Scientists in Norwich have applied for official
permission to plant GM potatoes in a field trial at Colney.
The three-year trial involves two plots of Desiree potatoes that have been
genetically modified by scientists from the Sainsbury Laboratory at the John
Innes Centre, part of Norwich Research Park.
The potatoes will be planted from early May, if approved, and have been
modified with resistance to late potato blight, which can devastate
commercial crops and led to the death from starvation of about two million
people in the 19th-century Irish Potato Famine.
Prof Jonathan Jones, group leader at the Sainsbury Laboratory, said the
trials have to be conducted outside to assess effectiveness against late
blight, which costs farmers an estimated £3.5bn worldwide each year. And
routine fungicide spraying, up to 17 times in a typical growing season to
protect crops in Britain from the increasingly-aggressive types of blight,
is also costly.
Over three years, the trials will cover 1,000sq metres of land owned by the
John Innes Foundation. They will be grown inside a guard or protective crop
of conventional Maris Piper potatoes.
The GM potatoes would not enter the food chain, but would be destroyed after
analytical tests.
Prof Jones said: "We've taken late blight resistant genes from wild
relatives of potato. We're going to put them into the field to see if
they're still resistant."
The two plots of about 50 plants each have a different GM line and with the
"nurse" crop cover a total of 200sq m or about two-thirds of a typical
allotment.
The land, which is surrounded by a high fence, will not be cropped for two
years after the trials have been completed.
"There is no scientifically credible reason whereby any such experiment can
damage the environment or human health. A lot of public money has gone into
isolating these genes," said Prof Jones.
GM potato trials have taken place at Cambridge and also at Leeds for
agro-chemical company, BASF.
Cambridge-based Dr Tina Barsby, chief executive of the not-for-profit
National Institute of Agricultural Botany, said the trials had produced a
tremendous response.
"The difference between the GM potatoes and the conventional control was
like night and day.

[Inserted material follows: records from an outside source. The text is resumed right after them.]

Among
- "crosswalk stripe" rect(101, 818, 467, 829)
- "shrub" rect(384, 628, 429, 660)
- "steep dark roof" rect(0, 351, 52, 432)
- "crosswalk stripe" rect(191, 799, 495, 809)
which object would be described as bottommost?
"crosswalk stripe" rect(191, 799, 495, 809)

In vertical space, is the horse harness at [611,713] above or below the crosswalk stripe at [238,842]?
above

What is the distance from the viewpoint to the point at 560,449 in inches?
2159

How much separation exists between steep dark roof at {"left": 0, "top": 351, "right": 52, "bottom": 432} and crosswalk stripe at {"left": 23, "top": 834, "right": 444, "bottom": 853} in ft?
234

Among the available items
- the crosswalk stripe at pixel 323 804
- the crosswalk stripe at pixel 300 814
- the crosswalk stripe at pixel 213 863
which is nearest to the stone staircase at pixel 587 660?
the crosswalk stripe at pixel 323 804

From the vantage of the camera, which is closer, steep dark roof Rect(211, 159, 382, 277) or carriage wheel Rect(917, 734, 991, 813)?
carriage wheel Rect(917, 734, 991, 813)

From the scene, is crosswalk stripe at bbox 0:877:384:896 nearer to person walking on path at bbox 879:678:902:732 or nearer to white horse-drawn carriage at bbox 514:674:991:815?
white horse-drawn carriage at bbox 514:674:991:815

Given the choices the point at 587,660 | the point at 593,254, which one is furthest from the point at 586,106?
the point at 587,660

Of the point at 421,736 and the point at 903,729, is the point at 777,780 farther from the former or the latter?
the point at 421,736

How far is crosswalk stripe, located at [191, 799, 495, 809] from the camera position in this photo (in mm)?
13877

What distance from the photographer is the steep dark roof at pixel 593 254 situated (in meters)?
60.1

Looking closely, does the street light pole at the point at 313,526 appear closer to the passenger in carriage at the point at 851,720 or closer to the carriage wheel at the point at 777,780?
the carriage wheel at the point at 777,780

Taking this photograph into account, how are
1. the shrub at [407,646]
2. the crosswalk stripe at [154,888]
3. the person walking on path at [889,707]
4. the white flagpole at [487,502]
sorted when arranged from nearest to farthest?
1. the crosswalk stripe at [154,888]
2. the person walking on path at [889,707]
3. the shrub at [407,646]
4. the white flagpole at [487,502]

There was a quite severe attack of blight and the leaf
cover of non-GM potatoes was destroyed while the others were still green and
lush and protected with no sprays," she said.
Dr Barsby, who carried out small-scale GM potato trials at Terrington, near
King's Lynn, more than 10 years ago, said that it could take at least five
to 10 years for these blight resistant potatoes to be commercially
available.
She said NIAB, which evaluates plants for Defra, had found that crosses of
wild potatoes with some resistance, had not been as effective as the results
of the GM potato trials.
Norfolk crop adviser John Purselow, said the blight sprays sometimes had to
be applied every four days and up to 17 times. It could cost from £200 an
acre or almost a tenth of the cost of growing a potato crop, he added.